[Spatial reasoning question data]
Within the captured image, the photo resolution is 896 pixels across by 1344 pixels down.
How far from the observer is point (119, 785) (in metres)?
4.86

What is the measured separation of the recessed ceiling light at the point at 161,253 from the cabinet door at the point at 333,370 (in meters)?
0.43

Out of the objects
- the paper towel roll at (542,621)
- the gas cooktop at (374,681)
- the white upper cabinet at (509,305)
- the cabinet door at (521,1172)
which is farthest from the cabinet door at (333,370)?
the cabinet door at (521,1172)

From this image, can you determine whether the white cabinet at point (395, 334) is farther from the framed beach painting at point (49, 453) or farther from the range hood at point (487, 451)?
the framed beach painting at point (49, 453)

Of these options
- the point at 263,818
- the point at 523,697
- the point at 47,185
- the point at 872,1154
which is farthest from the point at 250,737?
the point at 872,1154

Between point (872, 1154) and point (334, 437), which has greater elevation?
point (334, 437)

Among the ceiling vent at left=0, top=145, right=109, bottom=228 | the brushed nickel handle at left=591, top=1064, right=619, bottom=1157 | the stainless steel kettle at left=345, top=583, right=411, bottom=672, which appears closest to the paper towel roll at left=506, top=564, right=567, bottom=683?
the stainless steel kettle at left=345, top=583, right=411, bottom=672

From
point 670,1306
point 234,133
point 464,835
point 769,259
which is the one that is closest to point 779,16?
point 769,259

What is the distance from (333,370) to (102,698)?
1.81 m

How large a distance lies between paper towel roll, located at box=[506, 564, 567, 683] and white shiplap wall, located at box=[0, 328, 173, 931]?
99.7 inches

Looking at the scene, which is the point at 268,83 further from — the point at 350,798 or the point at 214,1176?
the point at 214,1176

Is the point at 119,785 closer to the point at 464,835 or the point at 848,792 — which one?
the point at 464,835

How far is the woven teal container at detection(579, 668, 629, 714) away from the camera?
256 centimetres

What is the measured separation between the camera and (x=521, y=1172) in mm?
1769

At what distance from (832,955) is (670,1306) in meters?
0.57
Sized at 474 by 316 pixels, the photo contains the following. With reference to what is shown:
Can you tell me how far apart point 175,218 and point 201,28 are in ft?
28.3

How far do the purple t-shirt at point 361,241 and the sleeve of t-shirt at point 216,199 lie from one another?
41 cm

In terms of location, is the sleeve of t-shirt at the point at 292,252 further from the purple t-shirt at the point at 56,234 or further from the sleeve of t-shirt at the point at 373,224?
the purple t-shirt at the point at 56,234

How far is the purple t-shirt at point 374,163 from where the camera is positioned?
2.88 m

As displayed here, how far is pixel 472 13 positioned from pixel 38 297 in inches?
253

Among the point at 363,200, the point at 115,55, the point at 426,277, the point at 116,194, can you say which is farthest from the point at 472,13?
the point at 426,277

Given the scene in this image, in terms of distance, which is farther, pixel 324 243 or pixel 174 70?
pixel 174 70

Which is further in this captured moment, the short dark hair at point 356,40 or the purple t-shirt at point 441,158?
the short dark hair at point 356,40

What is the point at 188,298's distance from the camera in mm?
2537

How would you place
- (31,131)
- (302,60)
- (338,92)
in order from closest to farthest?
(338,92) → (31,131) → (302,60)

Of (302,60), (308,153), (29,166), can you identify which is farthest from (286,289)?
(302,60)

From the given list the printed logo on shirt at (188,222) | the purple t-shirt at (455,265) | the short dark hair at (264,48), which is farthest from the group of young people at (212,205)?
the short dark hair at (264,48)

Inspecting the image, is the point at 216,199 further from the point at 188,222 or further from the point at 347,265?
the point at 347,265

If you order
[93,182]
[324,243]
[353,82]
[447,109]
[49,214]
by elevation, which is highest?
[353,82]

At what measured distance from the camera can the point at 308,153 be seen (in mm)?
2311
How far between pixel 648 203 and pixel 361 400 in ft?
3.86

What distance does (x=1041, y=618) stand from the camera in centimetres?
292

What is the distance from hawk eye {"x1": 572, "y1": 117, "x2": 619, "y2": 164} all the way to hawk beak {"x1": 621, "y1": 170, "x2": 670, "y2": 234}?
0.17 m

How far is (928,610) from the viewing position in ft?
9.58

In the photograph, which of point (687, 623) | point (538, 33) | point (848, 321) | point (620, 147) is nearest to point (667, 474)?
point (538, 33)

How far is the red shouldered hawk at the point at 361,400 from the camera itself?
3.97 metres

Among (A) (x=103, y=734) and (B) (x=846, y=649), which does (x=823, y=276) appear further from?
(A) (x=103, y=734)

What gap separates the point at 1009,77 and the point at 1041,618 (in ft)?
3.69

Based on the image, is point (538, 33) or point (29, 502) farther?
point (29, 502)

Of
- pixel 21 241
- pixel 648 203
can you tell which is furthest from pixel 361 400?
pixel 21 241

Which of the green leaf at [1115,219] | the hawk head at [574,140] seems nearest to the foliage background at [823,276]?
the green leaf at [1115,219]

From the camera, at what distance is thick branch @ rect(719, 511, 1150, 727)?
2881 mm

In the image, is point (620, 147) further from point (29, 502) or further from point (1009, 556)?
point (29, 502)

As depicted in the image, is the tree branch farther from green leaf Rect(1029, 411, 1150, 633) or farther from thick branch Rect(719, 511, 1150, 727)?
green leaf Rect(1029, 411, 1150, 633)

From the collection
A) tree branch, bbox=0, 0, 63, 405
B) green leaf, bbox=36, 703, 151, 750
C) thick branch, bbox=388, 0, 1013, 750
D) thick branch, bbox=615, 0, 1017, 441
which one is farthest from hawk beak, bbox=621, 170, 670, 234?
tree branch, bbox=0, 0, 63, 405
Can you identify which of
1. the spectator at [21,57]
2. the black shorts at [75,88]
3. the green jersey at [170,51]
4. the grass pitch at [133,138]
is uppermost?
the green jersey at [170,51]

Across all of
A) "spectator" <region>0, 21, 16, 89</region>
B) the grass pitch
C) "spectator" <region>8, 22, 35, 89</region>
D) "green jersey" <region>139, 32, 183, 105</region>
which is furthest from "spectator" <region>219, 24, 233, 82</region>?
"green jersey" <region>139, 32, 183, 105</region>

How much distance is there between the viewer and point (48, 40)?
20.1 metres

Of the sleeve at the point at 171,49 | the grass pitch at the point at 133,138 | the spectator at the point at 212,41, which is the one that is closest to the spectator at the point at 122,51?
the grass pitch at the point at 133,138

EXERCISE DETAILS: Please reproduce, word for word, the lines from the one with "How large a" to the one with "256 centimetres", including both of those lines.

RESULT OF THIS EXERCISE:
How large a distance lies between paper towel roll, located at box=[506, 564, 567, 683] and white shiplap wall, located at box=[0, 328, 173, 931]?
99.7 inches

Looking at the scene, which is the point at 268,83 further from — the point at 350,798 or the point at 214,1176?
the point at 214,1176

Is the point at 119,785 closer to the point at 464,835 or the point at 848,792 — which one?
the point at 464,835

How far is the woven teal container at detection(579, 668, 629, 714) away from the camera?
256 centimetres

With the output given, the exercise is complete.